Quais os sinais de abuso?
– Aparecimento de lesões inexplicáveis ou incongruentes com a explicação dada pela criança;
– A criança conta histórias frequentes de “acidentes” que lhe ocorrem;
– A criança evita o contacto físico com terceiros;
– Aspeto mal cuidado;
– Mudança comportamental na escola ou no contexto familiar;
– Afastamento, apatia ou indiferença;
– Diminuição do rendimento escolar e/ou dificuldades de atenção e concentração;
– Absentismo escolar;
– Manifestação regular de emoções como a tristeza, medo, vergonha ou culpa;
– Perda de interesse nas atividades de que gosta;
– Manifestação de insegurança e ansiedade;
– Oscilações de humor;
– Recusa ou medo de ficar com um adulto, ou sozinho com ele;
– Problemas ao nível do controlo dos esfíncteres;
– Perturbações do sono e/ou alterações de apetite;
– Queixas físicas sem causa médica.
Se suspeita de abuso, o que fazer?
“A sinalização e intervenção atempadas, nos casos de violência infantil, são fundamentais para prestar à criança os apoios necessários e para impedir a continuação destes atos, por isso a sua denúncia é de extrema importância”, esclarece a psicóloga Cátia Teixeira. “Esteja atento aos sinais de alerta e se suspeita de uma situação de violência infantil sinalize a situação às entidades competentes: polícia, comissões de proteção de crianças e jovens, escola.”
O que fazer para ajudar?
Segundo Cátia Teixeira, “revelar que está a ser vítima, independentemente do tipo de maus-tratos, é extremamente difícil para uma criança.
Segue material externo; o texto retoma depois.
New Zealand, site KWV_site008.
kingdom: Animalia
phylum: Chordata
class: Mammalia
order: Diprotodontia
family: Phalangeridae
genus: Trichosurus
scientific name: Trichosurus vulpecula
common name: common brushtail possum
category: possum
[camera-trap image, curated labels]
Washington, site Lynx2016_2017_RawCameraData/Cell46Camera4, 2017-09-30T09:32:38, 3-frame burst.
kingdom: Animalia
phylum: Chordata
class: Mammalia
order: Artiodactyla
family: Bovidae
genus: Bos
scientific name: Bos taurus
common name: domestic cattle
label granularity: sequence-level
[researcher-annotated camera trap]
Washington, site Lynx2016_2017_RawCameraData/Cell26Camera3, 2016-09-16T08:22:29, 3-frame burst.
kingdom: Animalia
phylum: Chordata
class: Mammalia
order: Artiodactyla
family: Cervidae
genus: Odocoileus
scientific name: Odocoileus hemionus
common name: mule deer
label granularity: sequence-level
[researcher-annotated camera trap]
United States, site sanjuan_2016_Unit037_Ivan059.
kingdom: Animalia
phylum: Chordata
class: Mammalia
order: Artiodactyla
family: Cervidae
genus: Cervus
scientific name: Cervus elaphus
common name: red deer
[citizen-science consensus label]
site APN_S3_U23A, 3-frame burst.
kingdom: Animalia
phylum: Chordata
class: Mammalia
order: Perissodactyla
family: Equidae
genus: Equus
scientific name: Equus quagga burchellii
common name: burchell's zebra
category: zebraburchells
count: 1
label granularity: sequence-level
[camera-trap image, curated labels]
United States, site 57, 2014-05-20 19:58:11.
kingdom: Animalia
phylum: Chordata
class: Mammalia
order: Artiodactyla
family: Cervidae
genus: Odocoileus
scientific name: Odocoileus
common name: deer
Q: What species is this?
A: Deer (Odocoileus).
O medo das consequências que daí possam advir, como represálias, ser culpabilizada ou ser separada da família, levam muitas vezes a criança a manter-se em silêncio”. Se uma criança teve a coragem de o fazer consigo:
– Acredite no seu relato e não desvalorize o que a criança lhe está a contar;
– Mantenha uma postura emocionalmente controlada, não aja de uma forma explosiva ao que a criança lhe conta pois poderá levar a que se retraia;
– Esteja verdadeiramente atento à criança, procurando transmitir segurança e confiança através da forma como fala com a criança;
– Valide os sentimentos da criança, diga-lhe algo como “é natural sentires-te assustada com essa situação”;
– Disponibilize a sua ajuda imediata articulando com os agentes mais indicados para que ações de proteção possam ser desenvolvidas.
– Reforce junto da criança que foi muito importante ela lhe ter contado o que se passa;
– Nunca lhe diga que ela deve ter feito algo para merecer o que lhe aconteceu;
– Não obrigue a criança a tomar atitudes para as quais não está preparada.